Since the introduction of Imlygic in 2015, the FDA and EMA haven't authorized any other oncolytic virus cancer treatments. Now, indications suggest that the Covid-19 pandemic could assist in propelling the field out of its stagnation.

Covid-19 Vaccine Developed by Oxford Paves the Way for Companies Focusing on Oncolytic Viruses
Covid-19 Vaccine Developed by Oxford Paves the Way for Companies Focusing on Oncolytic Viruses

Trailblazing Oxford's Covid-19 Vaccine Paves Path for Oncolytic Virus Companies

The field of oncolytic virus (OV) cancer therapies has been slow to make significant strides in the market, primarily due to a combination of scientific, manufacturing, safety, and regulatory hurdles.

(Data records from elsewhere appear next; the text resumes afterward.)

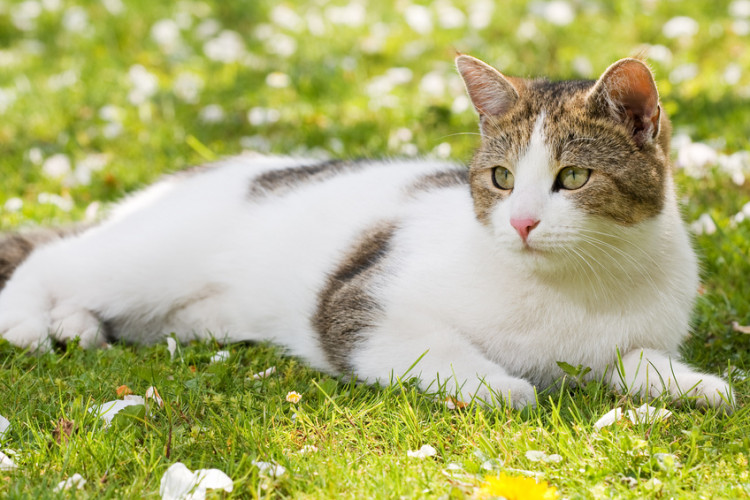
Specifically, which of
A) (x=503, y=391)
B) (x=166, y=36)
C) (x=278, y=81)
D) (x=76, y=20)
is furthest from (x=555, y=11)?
(x=503, y=391)

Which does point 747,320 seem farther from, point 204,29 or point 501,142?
point 204,29

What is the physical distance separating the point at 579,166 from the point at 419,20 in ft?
15.5

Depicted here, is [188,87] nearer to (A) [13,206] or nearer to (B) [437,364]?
(A) [13,206]

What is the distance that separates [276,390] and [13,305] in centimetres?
118

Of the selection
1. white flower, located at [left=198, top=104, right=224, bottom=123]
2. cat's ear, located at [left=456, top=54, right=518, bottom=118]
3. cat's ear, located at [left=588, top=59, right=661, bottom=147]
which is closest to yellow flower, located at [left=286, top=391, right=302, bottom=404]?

Manufacturing and commercial scale-up bottlenecks, safety concerns, complex immune interactions, regulatory hurdles, clinical trial failures, high development costs, and the need for robust biomarkers and patient selection have all played a part in limiting the pace of new OV therapies reaching the market.

One of the key challenges is the difficulty in producing viral vectors at commercial scale. This limitation hampers readiness for broad market deployment. Ensuring the safety of OVs, particularly in minimising off-target effects, is critical for clinical safety. Managing immune responses to the virus itself is another complex issue that requires improved profiling for safety and efficacy.

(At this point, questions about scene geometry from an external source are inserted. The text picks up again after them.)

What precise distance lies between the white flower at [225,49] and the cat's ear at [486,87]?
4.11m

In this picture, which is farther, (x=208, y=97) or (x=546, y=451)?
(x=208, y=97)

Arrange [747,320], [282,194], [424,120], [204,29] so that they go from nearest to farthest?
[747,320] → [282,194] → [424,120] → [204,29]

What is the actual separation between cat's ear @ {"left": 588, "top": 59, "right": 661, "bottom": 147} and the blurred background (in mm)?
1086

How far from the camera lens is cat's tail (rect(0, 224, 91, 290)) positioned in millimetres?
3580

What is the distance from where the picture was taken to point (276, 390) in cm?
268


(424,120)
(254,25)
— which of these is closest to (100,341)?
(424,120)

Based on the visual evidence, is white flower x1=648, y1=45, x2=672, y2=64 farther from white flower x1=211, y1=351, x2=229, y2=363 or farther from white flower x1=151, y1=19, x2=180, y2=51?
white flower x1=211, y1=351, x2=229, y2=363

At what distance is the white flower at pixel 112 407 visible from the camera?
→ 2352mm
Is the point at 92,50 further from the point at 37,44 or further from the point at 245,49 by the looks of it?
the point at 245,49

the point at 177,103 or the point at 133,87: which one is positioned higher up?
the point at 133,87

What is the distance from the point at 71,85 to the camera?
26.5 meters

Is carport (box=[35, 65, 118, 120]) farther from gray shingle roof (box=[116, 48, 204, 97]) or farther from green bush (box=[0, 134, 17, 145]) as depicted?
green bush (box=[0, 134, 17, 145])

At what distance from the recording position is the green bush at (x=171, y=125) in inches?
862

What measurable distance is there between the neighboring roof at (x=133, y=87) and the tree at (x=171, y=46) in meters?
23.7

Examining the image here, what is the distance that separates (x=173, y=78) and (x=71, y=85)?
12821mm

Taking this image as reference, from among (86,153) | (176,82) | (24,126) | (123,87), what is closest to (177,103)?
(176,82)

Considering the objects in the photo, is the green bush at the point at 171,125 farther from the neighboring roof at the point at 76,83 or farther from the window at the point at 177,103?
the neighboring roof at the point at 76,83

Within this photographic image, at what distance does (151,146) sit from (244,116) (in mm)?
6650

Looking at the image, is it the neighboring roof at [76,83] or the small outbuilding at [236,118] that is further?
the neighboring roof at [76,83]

Regulatory openness is improving, but alignment on guidelines for gene- and virus-based therapies is still evolving globally, complicating clinical trial harmonization and approval. Despite scientific innovation and increasing investment, these challenges have slowed the pace at which new OV therapies reach the market.

However, advances in genetic engineering, AI-driven vector design, and improving clinical strategies are progressively addressing these barriers. For instance, Transgene's next-generation OV candidate, currently in phase I trials, is engineered to act simultaneously as a checkpoint inhibitor, a pro-inflammatory drug, and to block immune-suppressing cells.

Another European startup, Theolytics, which was spun out of the University of Oxford in 2019, uses a more Darwinian approach that can take just 18 months to discover new OV candidates. This startup recently raised €5.6M in a Series A round, indicating an increase in investor interest.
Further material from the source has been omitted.